*Aim 1*:
Can you repeat the part of the snowpack passage starting with "But snowpack levels" and going on through "end of summer."?
*Aim 2*:
Could you rewrite the paragraph of the snowpack passage that begins "Last winter was a record-breaking year" as a short bulleted list that keeps its main facts?

══ Extract ══

Among other things, Martin measures snowpack for a living. But his time in Homestake Valley near Tennessee Pass has given him an extra snow sense. By barbed-wire fence standards, the water year for Colorado Springs is looking good.

After two years of low snowpack followed by a record-breaking year for snowfall, snowpack in Homestake Valley is solidly above average in 2015 – around 112 percent above average, based on a 30-year record. March is still winter in Colorado’s mountains, a crucial time for snowpack to keep building.

But snowpack levels are volatile – if snow doesn’t continue to fall in March and April, and if snowmelt begins too early, Colorado Springs, which gets much of its water from Homestake, could find itself facing a water deficit.

Martin monitors the snowpack closely for Colorado Springs Utilities to catch slight changes that could predict a good or bad water year.

Last winter was a record-breaking year of snowpack in Homestake Valley, but other years have been leaner. Sometimes the snow along the road is gone by spring’s end. Other times it lingers, soaking the valley until the end of summer.

═══
══ Data listing ══

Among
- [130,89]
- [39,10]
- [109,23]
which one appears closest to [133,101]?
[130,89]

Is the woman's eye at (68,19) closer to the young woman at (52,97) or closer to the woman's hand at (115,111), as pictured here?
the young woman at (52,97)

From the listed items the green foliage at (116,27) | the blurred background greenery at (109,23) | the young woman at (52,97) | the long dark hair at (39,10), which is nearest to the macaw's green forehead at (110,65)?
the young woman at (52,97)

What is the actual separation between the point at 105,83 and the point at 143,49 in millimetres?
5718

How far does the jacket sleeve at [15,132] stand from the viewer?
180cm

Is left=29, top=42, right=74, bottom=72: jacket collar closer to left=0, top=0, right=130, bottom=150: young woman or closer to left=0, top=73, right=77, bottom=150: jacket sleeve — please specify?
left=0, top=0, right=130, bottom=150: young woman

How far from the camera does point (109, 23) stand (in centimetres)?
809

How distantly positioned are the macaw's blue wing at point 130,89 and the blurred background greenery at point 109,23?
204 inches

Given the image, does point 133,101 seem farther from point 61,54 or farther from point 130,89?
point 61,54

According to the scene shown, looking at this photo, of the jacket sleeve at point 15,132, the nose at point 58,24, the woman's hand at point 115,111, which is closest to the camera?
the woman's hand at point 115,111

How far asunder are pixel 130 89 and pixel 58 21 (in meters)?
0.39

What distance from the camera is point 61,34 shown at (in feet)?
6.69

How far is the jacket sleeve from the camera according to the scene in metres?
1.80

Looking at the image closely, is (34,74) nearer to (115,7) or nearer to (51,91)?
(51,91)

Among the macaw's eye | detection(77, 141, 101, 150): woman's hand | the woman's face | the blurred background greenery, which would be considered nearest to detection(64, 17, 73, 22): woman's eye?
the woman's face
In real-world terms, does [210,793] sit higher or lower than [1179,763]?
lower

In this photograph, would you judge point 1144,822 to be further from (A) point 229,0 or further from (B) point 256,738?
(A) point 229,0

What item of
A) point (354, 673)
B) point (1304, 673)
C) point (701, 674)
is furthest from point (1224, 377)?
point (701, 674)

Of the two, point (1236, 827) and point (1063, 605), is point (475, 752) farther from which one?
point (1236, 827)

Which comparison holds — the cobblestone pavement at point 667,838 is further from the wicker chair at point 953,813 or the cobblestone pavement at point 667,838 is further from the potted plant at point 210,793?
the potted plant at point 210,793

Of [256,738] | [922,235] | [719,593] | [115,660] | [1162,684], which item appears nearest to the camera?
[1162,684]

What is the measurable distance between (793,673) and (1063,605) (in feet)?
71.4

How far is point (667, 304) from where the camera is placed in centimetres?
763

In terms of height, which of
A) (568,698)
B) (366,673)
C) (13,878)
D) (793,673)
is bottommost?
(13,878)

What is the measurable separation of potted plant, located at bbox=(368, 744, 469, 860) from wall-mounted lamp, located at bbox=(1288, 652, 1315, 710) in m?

═══

*Complete answer 1*:
But snowpack levels are volatile – if snow doesn’t continue to fall in March and April, and if snowmelt begins too early, Colorado Springs, which gets much of its water from Homestake, could find itself facing a water deficit.

Martin monitors the snowpack closely for Colorado Springs Utilities to catch slight changes that could predict a good or bad water year.

Last winter was a record-breaking year of snowpack in Homestake Valley, but other years have been leaner. Sometimes the snow along the road is gone by spring’s end. Other times it lingers, soaking the valley until the end of summer.

*Complete answer 2*:
- Last winter set a snowpack record in Homestake Valley, but other years have been leaner.
- In some years the snow along the road is gone by the end of spring.
- In other years it lingers, soaking the valley until the end of summer.